■ QUESTIONS TO ANSWER ■
**a)** In the forum posts on thyroid eye disease, who found the writer's enlarged thyroid gland?
**b)** Carry on the forum posts on thyroid eye disease from their last sentence.

■ TEXT UNDER STUDY ■
───

I may have based that assumption on something I learned 40 years ago in college which reflected old-school thinking as to cause vs effect.
But just in reading the OP’s posts and labs and recent medical literature I’ve come to realize that Thyroid Eye Disease is today thought of as an autoinflammation attack on tissues around the eye that seems to be entirely connected to identical antibodies that also attack the thyroid.
Just like hypothyroidism is very common among T1 diabetics and seems to be part of a bigger cluster of autoimmune diseases, thyroid eye disease happens at higher rates (or maybe is just more severe and/or more commonly detected?) among diabetics. Some of here make even further leaps that other inflammations that diabetics are prone to, like frozen shoulder/adhesive capsulitis, seem likely to be autoimmune at their root as well.
Hi Jag - Nice to see you here and thanks for your suggestion. I’m pulling together a list of questions for my next follow-up and that one will be on it.
Thanks for the clarification - I wish my doctor had made that clear. One of the decisions that I have to make is whether to allow my current endo to monitor my thyroid or whether I need a thyroid specialist. If TED isn’t directly related to thyroid function, then maybe I can depend on my endo at least for time being.
I diagnosed myself with Type 1 diabetes at 36 and in my 40s Grave’s disease (both eventually confirmed by my doctors. Because
of my high blood sugar and heart rate radioactive iodine was considered better option to treat my hyperthyroidism.
Later, after my eyes started bulging and I couldn’t drive in sunlight, I had plastic surgery on my upper and lower eyelids Upper was not paid for by insurance. It took a year before the surgeries…the storm had to pass. For a few years, even after surgery I taped my eyes shut to sleep and put eye gel in my eyes.
I take Synthroid now and the disage needs adjustment evey few years up or down a half pill.
I weigh more than I would like because pills can’t replace a real thyroid’ job completely.
My symptoms of Grave’s were weight loss, rapid heartbeat. trembling hands, and pamic attacks while driving at or high pressure computerized tests. I figured out that my feeling of panic was a symptom of high thyroid and my gynecologist, hearing my symptoms. found my enlarged thyroid gland that m]y endocrinologist and primary care doctor had missed. Eye problems started with dryness…couldn’t wear contact lenses comfortably and then within weeks my eyes bulged out. I looked like a basset hound at some point. I went to work before the sun went up and wore two pairs of dark glasses on wheh im I had to drive in daylight.

───

■ RECORDS SUPPLIED ■
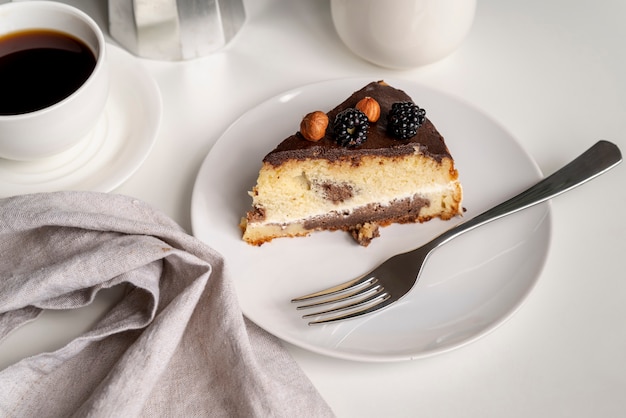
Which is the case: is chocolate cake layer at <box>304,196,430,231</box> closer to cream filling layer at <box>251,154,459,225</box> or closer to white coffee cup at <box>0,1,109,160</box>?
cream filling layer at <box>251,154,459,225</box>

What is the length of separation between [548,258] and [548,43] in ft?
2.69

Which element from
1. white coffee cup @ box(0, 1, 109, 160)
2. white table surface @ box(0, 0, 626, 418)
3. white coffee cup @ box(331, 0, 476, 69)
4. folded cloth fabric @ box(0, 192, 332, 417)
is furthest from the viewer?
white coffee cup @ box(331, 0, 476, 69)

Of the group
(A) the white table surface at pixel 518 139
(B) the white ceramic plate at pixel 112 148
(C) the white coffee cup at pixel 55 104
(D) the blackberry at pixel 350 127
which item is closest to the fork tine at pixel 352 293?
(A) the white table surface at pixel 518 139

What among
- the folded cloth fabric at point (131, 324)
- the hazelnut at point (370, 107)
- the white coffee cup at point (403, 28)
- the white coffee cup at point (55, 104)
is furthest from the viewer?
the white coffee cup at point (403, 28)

───

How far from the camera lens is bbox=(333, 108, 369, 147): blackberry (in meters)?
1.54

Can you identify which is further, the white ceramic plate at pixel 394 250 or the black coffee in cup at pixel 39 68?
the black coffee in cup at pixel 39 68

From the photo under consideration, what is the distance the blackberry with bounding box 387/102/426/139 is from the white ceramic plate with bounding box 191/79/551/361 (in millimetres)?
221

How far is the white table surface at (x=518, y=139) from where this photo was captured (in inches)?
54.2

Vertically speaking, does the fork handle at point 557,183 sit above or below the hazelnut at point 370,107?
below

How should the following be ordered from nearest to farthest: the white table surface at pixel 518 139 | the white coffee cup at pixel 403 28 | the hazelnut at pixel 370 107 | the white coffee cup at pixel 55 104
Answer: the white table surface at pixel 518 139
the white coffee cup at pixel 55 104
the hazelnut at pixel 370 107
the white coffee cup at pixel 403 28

───

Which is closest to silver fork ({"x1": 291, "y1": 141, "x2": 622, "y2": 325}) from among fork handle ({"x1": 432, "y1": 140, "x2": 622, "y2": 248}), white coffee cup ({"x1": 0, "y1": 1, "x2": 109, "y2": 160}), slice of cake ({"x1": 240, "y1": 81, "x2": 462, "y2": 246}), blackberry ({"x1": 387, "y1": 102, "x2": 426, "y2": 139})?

───

■ RESPONSES ■
**a)** The writer's gynecologist found it, after hearing the symptoms; the endocrinologist and primary care doctor had missed it.

**b)**
Nowadays I can sleep without tape and need only one pair of sunglasses to drive in morning.
I got cataract surgery early. My eyes exposure to sunlight when they were might have caused that.
I dealt with Graves eye disease ~10 years ago. Autoantibodies like those that attack thyroid tissue can also attack eye muscles. Scarring of the eye muscles can eventually limit eye mobility that causes double vision, and swelling that can create pressure on the optic nerve if not treated. I was lucky to be referred to a terrific multidisciplinary group at the Shiley Eye Clinic in San Diego (Thyroid Eye Clinic | Specialty | Shiley Eye Institute | UC San Diego). They gave me an eye patch to deal with the double vision and monitored me for a while to look for excessive pressure on my optic nerve. When the swelling progressed too far, I had surgery called orbital decompression to relieve the pressure by removing some bone in my eye socket. It sounds worse than it is-I went home the same day with just a bit of a headache. After that healed, I had surgery on my eye muscles (strabismus) to realign my eyes and minimize the double vision. My eyes function well now except for some double vision on the periphery. I don’t even need glasses. My advice is to find an expert and let them take care of you. It’s not fun, but you will be fine!